__DATA RECORDS__.

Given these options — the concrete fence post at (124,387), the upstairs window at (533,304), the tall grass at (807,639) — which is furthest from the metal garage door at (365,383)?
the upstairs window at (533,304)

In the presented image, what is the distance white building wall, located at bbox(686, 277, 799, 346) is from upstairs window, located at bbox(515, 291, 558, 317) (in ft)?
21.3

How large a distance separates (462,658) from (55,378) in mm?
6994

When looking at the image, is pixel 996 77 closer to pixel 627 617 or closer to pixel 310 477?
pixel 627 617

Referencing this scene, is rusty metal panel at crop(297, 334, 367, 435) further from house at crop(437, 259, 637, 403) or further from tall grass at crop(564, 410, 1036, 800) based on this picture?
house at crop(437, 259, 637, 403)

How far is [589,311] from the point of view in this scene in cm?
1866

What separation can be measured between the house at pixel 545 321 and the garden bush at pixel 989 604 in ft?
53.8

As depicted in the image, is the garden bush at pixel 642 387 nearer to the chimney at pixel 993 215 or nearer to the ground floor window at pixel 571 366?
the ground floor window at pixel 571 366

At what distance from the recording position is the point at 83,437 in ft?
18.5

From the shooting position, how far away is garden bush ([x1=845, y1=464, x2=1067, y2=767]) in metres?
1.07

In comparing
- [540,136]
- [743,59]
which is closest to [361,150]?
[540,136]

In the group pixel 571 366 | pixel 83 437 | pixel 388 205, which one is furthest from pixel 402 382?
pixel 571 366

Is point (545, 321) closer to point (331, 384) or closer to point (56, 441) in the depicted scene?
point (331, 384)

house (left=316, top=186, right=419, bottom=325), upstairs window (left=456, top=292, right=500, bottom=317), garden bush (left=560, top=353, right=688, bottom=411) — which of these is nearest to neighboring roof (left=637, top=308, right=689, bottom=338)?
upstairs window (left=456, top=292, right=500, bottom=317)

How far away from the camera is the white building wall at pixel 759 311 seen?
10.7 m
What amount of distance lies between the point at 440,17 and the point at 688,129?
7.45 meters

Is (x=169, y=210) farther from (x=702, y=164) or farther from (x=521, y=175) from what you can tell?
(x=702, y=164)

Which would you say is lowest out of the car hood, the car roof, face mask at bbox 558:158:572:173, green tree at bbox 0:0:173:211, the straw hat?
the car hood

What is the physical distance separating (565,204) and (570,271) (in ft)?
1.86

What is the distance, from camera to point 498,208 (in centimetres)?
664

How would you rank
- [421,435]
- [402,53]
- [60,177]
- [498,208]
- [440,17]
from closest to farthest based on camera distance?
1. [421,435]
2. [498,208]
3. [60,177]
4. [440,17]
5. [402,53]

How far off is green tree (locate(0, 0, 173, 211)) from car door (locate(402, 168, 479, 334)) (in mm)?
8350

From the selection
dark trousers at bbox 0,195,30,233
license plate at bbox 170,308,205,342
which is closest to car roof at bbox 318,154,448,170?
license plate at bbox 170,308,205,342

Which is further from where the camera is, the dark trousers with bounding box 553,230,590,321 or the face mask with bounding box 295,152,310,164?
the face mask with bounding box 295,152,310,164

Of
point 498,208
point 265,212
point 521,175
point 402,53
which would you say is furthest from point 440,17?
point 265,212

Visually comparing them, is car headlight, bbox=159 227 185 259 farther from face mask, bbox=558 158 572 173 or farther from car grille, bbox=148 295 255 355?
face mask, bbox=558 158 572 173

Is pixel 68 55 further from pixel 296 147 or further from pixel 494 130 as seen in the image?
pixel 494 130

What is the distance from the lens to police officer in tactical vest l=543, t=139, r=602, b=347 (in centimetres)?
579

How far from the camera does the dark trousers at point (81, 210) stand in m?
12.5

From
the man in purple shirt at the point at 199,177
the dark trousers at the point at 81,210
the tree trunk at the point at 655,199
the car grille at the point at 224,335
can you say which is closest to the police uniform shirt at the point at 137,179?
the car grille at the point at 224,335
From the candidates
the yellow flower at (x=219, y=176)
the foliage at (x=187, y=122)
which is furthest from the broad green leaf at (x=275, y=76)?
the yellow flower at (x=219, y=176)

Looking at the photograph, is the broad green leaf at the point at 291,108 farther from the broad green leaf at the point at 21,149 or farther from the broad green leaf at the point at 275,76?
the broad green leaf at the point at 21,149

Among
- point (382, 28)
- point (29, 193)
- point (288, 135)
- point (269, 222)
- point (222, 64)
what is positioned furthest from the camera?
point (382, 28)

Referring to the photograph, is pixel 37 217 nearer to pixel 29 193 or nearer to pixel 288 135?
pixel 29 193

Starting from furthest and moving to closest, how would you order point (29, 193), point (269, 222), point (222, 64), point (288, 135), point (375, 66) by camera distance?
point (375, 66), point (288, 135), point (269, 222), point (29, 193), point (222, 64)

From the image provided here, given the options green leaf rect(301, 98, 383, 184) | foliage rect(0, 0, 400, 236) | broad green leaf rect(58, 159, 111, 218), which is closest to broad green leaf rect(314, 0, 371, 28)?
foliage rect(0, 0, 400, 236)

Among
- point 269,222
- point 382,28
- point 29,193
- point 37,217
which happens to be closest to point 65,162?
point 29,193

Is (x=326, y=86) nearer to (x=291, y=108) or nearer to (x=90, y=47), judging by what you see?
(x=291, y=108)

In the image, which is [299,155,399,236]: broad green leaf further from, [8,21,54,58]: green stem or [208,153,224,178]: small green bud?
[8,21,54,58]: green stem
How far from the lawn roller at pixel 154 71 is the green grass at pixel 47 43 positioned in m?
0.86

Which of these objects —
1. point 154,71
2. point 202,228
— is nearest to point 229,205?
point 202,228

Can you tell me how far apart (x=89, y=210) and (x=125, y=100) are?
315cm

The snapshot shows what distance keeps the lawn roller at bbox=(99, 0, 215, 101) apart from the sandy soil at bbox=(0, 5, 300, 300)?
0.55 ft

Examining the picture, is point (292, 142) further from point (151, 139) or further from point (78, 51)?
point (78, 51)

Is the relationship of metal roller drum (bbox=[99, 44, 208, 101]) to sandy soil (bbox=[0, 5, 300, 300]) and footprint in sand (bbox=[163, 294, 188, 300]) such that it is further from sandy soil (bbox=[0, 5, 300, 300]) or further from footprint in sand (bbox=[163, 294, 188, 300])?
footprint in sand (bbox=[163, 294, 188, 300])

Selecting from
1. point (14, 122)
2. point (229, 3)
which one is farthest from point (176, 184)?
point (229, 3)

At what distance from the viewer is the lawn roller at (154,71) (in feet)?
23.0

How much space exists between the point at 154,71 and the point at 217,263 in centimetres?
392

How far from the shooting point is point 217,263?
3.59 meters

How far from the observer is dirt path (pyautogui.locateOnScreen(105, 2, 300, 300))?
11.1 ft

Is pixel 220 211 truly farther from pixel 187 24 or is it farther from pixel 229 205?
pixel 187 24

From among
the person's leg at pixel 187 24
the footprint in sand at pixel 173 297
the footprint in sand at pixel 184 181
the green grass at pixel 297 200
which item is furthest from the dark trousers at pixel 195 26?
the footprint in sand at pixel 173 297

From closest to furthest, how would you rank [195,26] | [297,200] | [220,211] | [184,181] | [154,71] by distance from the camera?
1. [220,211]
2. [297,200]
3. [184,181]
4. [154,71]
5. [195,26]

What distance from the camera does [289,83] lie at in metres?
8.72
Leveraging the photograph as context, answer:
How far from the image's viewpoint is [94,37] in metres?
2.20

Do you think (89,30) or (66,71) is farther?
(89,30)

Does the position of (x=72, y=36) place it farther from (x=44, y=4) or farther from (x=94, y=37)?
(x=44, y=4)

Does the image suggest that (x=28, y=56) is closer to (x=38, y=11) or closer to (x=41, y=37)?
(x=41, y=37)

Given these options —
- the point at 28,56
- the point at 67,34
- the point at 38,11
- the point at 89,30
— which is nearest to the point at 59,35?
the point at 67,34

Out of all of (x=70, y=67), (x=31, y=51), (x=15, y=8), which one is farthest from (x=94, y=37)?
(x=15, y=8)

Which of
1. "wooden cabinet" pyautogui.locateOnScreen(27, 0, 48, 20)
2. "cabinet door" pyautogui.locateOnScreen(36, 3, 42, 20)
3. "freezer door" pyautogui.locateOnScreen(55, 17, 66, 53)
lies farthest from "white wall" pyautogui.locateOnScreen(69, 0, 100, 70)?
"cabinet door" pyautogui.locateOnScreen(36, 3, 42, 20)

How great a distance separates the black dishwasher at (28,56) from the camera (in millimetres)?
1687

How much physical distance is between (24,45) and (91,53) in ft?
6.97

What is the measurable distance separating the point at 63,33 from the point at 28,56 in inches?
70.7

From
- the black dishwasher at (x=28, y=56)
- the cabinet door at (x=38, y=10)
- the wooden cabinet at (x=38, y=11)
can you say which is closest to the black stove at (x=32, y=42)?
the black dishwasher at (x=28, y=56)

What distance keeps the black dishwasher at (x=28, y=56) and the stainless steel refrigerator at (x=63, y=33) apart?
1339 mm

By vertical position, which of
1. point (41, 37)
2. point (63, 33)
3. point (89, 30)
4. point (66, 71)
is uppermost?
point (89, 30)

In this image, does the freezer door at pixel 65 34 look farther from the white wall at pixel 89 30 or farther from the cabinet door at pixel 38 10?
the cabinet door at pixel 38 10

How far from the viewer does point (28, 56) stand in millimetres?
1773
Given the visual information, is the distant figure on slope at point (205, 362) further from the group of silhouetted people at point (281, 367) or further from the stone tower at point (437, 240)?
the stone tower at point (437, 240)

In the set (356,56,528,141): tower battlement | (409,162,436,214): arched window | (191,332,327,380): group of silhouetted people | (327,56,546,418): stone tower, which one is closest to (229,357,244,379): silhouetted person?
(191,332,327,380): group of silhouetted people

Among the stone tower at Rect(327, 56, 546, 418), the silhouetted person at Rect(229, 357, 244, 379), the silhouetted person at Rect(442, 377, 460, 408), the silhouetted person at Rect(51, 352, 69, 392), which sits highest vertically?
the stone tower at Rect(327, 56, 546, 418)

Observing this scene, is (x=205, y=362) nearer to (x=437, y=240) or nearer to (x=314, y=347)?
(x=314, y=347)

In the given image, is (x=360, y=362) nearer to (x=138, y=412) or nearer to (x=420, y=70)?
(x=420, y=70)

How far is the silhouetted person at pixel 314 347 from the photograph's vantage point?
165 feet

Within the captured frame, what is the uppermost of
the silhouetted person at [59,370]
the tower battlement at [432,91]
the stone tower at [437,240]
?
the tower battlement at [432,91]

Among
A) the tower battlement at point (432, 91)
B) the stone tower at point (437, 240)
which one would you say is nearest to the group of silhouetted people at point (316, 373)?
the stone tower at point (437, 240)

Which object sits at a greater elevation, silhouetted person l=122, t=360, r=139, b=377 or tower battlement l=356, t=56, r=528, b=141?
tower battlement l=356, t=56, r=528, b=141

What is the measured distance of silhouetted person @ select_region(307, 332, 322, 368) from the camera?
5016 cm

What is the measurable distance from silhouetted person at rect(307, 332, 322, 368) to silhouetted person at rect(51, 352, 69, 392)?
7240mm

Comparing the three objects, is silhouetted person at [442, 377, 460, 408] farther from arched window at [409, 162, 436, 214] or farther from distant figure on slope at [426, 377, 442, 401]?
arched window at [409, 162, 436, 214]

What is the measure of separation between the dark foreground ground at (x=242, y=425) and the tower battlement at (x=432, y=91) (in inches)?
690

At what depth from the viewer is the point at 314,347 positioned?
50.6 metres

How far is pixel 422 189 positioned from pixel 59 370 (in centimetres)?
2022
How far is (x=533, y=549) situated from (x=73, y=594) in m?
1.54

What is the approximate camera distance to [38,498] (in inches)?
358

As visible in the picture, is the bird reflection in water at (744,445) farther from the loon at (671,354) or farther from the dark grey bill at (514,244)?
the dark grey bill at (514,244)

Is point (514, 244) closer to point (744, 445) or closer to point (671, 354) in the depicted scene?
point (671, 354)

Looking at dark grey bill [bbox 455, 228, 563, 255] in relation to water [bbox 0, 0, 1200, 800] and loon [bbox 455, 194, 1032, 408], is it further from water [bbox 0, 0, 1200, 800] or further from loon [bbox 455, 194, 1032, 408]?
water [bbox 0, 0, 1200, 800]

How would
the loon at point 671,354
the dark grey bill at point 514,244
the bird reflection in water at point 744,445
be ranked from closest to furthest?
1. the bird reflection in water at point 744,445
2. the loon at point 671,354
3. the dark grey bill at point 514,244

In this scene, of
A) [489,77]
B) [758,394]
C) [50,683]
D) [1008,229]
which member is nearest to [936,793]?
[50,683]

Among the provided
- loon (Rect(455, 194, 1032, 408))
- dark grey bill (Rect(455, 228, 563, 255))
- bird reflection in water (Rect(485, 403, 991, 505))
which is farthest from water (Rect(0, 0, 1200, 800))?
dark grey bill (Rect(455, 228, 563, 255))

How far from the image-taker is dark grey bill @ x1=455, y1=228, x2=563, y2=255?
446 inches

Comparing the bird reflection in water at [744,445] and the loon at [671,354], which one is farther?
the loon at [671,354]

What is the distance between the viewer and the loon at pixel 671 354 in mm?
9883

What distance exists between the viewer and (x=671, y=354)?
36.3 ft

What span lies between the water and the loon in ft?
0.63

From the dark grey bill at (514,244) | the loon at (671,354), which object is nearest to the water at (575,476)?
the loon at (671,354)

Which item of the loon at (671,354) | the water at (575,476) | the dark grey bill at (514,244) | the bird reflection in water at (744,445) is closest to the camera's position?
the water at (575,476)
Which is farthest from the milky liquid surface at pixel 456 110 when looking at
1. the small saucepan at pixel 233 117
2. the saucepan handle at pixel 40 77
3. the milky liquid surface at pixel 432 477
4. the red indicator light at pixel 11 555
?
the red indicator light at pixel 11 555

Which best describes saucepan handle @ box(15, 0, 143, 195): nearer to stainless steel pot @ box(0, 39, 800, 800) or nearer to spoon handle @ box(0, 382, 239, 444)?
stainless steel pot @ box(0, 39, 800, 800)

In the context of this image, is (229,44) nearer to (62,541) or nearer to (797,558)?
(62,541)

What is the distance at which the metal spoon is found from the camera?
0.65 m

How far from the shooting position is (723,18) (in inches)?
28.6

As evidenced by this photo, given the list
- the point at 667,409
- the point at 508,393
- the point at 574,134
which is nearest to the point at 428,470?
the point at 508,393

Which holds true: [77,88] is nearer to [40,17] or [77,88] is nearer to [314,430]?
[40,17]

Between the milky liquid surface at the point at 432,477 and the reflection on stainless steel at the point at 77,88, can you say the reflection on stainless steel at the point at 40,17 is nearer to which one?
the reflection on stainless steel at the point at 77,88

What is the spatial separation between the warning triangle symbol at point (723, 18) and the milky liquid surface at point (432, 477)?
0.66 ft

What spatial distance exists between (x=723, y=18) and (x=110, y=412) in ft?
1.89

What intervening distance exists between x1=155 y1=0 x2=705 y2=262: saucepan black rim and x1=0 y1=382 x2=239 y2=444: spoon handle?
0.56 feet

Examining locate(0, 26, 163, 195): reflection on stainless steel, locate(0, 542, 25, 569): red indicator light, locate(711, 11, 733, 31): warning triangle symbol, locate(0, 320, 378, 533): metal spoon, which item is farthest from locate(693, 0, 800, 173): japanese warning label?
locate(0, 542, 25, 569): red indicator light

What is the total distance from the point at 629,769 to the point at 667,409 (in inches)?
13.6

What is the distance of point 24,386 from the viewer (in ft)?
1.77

__DIRECTIONS__.
Starting with the line containing "What is the distance of" and going on through the end of the listing, copy those lines again with "viewer" changed to "camera" and nothing else altered.

__COMPLETE ANSWER__.
What is the distance of point 24,386 from the camera (in ft)?
1.77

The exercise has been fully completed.